Musik zum Hören und zum Spüren Gitarristin und Sängerin Christina Lux in Osnabrück

Von Thomas Wübker

Sie sieht nicht so aus, aber Christina Lux ist ein alter Hase im Musik-Geschäft. Am Mittwoch ist sie in Osnabrück. Foto: Manfred PollertSie sieht nicht so aus, aber Christina Lux ist ein alter Hase im Musik-Geschäft. Am Mittwoch ist sie in Osnabrück. Foto: Manfred Pollert

Osnabrück. Dort, wo sonst in der Reihe „Kultur im Innenhof“ Kabarettisten für Heiterkeit sorgen, steht am Mittwoch, 12. August, die Gitarristin und Sängerin Christina Lux auf der Bühne. Mit ihren poetischen und berührenden Songs wird sie im Innenhof des Hauses der Jugend für einige stille Momente sorgen.

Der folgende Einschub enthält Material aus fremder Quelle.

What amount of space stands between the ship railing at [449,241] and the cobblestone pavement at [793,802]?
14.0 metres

Die 1965 in Karlsruhe geborene Christina Lux ist seit 1983 im Musik-Geschäft aktiv. Sie war Background-Sängerin für Jule Neigel, Purple Schulz oder Laith Al Deen, Studiomusikerin für Jon Lord von Deep Purple und spielte ihre eigenen Songs im Vorprogramm von Paul Young oder Status Quo. Bei einer Tournee mit Fury in the Slaughterhouse war sie als „Special guest“ engagiert. Das verschaffte ihr den Durchbruch. 1999 erhielt sie einen Plattenvertrag.

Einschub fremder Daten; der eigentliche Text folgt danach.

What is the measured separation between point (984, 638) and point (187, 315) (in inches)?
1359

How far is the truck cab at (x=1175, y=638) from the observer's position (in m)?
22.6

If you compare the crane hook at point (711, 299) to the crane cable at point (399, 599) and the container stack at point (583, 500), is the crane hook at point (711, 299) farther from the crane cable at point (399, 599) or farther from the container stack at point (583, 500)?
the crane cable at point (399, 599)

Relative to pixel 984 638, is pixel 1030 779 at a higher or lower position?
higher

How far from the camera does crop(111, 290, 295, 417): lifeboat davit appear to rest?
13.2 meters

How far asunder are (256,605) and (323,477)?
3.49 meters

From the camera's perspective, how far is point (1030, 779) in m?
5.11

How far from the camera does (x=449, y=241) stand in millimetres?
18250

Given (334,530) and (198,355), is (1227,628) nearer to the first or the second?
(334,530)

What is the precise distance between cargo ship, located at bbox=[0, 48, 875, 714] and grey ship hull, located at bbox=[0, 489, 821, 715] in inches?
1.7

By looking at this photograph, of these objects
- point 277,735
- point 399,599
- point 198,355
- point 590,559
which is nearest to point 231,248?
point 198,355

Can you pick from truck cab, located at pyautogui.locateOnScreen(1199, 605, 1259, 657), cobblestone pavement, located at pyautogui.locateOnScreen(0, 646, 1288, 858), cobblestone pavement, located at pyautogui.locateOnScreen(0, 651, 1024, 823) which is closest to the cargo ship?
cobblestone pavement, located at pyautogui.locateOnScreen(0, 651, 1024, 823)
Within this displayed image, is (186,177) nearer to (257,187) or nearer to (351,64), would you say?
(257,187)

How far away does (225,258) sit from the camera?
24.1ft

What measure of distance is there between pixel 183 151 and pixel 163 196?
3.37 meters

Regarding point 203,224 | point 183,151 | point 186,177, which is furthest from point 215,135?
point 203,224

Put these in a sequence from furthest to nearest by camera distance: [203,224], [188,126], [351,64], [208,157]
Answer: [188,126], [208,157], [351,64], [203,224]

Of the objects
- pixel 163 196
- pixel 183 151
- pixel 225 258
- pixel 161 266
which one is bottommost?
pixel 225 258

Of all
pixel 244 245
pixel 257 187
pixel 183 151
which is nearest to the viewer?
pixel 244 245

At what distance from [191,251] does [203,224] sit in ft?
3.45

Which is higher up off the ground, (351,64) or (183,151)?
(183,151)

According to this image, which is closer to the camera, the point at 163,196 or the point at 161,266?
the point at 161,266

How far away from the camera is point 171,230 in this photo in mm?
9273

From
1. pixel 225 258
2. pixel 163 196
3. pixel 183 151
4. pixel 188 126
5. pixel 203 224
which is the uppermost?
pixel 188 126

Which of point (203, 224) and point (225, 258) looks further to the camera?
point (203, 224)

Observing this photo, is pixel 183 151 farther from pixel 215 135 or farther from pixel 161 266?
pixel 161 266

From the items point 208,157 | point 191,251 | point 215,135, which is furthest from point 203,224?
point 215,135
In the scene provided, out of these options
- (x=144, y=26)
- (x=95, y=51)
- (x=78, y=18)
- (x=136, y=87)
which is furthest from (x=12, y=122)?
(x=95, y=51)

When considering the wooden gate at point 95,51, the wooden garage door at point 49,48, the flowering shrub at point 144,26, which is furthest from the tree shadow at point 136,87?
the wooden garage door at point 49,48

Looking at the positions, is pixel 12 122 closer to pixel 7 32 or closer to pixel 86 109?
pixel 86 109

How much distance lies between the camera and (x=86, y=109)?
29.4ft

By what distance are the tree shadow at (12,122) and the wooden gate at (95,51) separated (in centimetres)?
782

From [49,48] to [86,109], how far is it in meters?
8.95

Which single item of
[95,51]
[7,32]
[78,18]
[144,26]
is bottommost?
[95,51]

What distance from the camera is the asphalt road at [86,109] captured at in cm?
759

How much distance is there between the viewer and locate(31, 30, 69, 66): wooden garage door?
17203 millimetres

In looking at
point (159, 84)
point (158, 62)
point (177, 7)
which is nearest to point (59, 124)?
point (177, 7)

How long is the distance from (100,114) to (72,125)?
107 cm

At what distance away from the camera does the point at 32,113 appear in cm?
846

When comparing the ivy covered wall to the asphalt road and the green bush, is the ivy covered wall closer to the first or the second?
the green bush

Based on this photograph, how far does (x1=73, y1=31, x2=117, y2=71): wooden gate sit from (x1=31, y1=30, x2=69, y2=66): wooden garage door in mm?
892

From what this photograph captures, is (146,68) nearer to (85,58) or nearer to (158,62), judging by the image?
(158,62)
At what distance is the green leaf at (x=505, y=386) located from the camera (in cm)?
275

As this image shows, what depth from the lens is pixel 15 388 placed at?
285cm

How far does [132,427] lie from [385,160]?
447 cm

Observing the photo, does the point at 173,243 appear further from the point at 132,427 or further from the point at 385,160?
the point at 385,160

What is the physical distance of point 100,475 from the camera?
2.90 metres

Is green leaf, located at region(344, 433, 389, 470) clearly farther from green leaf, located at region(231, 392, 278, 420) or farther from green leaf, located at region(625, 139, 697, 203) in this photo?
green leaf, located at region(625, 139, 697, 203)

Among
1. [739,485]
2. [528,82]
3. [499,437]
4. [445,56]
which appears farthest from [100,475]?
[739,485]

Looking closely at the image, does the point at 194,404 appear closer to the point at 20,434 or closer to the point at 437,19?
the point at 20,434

Schon mal im Stadtteiltreff Hellern

Christina Lux spielte ihren Mix aus Funk-Folk, Soul und Pop allein oder mit ihrem Trio. Sie trat beim Montreux Jazz Festival auf, war aber auch schon im Stadtteiltreff Alte Kasse in Hellern zu Gast.

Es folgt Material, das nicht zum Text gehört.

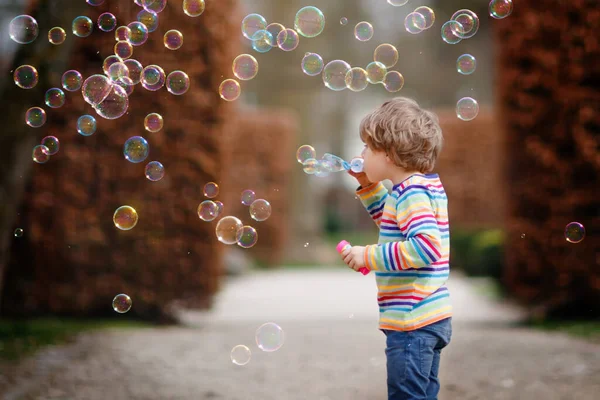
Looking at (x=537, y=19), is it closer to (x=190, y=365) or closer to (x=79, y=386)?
(x=190, y=365)

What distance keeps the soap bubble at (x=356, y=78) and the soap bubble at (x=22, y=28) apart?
2.34 metres

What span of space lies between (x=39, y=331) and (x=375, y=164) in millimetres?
3619

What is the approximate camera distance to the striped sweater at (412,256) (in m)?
2.22

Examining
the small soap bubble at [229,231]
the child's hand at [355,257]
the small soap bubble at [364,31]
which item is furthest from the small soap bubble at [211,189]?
the child's hand at [355,257]

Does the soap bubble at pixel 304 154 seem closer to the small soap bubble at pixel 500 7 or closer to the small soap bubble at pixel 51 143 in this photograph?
the small soap bubble at pixel 500 7

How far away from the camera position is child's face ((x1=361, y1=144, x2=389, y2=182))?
2.42m

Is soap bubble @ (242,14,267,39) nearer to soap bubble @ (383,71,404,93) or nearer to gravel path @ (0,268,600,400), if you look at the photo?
soap bubble @ (383,71,404,93)

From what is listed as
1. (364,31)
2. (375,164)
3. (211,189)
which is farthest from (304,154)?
(211,189)

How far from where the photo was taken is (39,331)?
4.96 metres

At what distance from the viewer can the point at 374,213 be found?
2.64 m

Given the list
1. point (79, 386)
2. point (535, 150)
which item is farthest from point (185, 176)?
point (535, 150)

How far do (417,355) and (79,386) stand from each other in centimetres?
225

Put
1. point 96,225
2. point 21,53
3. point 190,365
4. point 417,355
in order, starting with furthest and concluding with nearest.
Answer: point 96,225, point 21,53, point 190,365, point 417,355

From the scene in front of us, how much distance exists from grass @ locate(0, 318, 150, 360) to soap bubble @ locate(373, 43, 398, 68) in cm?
302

Am Mittwoch ist Christina Lux im Innenhof des Hauses der Jugend. Dort wird sie eine eigene, intime Atmosphäre mit ihren Songs herauf beschwören. Kritiker beschreiben ihre Musik als poetisch in Text und Melodie, ganz ohne Pomp und Glamour, voller Gefühl und Tiefgang, individuell und von allgemeiner Gültigkeit. Ein Journalist der Hessisch-Niedersächsischen Allgemeinen Zeitung aus Kassel schrieb über die Musik von Christina Lux, sie würde einer Aneinanderreihung besonderer Augenblicke und Momente gleichen. „Die Musik von Christina Lux kann man nicht nur hören, sondern auch spüren“, heißt es weiter.


Zu hören und zu spüren bekommen die Zuschauer der Reihe „Kultur im Innenhof“ am kommenden Mittwoch, 19. August, den Kabarettisten Desimo. Die Reihe endet am 26. August mit Impro, Songs und Poetry von dem Slam-Poeten Mitch Miller, dem Songwriter Fabian von Wegen und dem Improtheater 12 Meter Hase.